The U.S. Occupational Safety and Health Administration (OSHA) has officially suspended implementation and enforcement of its controversial COVID-19 vaccine mandate for private employers of 100 or more people. A statement posted yesterday to OSHA’s website reads:
On November 12, 2021, the U.S. Court of Appeals for the Fifth Circuit granted a motion to stay OSHA’s COVID-19 Vaccination and Testing Emergency Temporary Standard, published on November 5, 2021 (86 Fed. Reg. 61402) (“ETS”). The court ordered that OSHA “take no steps to implement or enforce” the ETS “until further court order.” While OSHA remains confident in its authority to protect workers in emergencies, OSHA has suspended activities related to the implementation and enforcement of the ETS pending future developments in the litigation. (emphasis added)
The move puts businesses in an awkward position. On the one hand, with OSHA standing down for the time being, employers can relax their own measures towards demanding their employees be vaccinated or get tested weekly. But on the other hand, the Biden administration is continuing to urge private businesses to become enforcers of its vaccinate-everyone-no-matter-what fetish.
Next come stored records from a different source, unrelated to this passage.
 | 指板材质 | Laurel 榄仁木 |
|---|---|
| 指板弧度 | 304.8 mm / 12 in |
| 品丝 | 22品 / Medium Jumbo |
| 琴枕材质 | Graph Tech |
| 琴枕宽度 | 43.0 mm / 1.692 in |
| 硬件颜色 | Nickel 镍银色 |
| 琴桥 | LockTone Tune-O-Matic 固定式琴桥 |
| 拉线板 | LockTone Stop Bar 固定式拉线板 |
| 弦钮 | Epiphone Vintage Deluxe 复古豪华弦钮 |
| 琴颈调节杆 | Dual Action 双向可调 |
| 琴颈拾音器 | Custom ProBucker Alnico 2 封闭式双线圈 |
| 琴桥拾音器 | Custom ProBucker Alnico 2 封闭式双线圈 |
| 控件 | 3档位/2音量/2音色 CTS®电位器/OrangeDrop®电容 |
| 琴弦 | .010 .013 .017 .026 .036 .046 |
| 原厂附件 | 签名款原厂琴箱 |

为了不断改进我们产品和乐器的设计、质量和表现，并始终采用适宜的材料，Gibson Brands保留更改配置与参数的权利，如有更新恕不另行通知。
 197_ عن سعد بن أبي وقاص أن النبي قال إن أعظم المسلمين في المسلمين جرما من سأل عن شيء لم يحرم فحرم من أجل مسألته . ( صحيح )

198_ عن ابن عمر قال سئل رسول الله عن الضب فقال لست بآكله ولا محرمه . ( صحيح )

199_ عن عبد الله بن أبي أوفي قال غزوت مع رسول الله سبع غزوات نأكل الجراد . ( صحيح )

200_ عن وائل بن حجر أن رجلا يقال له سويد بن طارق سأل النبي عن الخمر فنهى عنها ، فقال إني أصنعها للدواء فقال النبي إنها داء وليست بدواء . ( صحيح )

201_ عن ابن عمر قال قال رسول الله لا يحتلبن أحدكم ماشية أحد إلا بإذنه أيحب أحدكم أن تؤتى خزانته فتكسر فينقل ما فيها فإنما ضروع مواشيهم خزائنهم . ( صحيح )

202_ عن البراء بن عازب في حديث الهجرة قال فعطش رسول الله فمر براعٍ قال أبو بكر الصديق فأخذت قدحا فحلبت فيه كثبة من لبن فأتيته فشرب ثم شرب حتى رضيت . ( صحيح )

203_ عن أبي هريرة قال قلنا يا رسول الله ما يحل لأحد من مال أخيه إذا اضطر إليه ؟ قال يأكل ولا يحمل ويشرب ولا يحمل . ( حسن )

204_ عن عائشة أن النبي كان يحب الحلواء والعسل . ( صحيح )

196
The Epoch Times reports:
“We think people should not wait,” White House principal deputy press secretary Karine Jean-Pierre told reporters on Nov. 8, responding to a question on whether employers should hold off on requiring employees to be vaccinated after the court put the mandate on hold.
“We say: do not wait to take actions that will keep your workplace safe,” Jean-Pierre said. “It is important and critical to do, and waiting to get more people vaccinated will lead to more outbreaks and sickness.”
Employers “should not wait” for legal matters to be resolved before adhering Biden’s vaccine requirement, Jean-Pierre added.
“They should continue to go—move forward and make sure that they’re getting their workplace vaccinated,” she said.
Meanwhile, the lot has been drawn and the conservative-leaning Sixth Circuit Court of Appeals will hear the consolidated case against the OSHA mandate.
The Sixth Circuit is seated in Cincinnati and serves four states square in the American heartland (Ohio, Michigan, Tennessee, and Kentucky). Justices nominated by Republican presidents outnumber Democrat nominees 10–6.
Related: Court Stays Biden’s Vaccine Mandate, Granting Petition of … BRANDON Trosclair
The case the court will hear is a consolidation of multiple filings against the OSHA ETS, filed by private employers, religious organizations, a majority of U.S. states, individuals, and other groups.
In its Nov. 12 stay order, the Fifth Circuit Court of Appeals found multiple problems with the OSHA ETS, including that it was overly broad:
But the Mandate at issue here is anything but a “delicate exercise” of this “extraordinary power.” … Quite the opposite, rather than a delicately handled scalpel, the Mandate is a one-size- fits-all sledgehammer that makes hardly any attempt to account for differences in workplaces (and workers) that have more than a little bearing on workers’ varying degrees of susceptibility to the supposedly “grave danger” the Mandate purports to address.
The 22-page ruling enumerates quite a few problems with the mandate on private businesses, casting doubt on whether the OSHA initiative will survive the scrutiny of the Sixth Circuit. While we hope and pray for a victory for liberty and common sense, such an outcome would still leave federal employees and employees of government contractors under their own onerous and invasive mandate.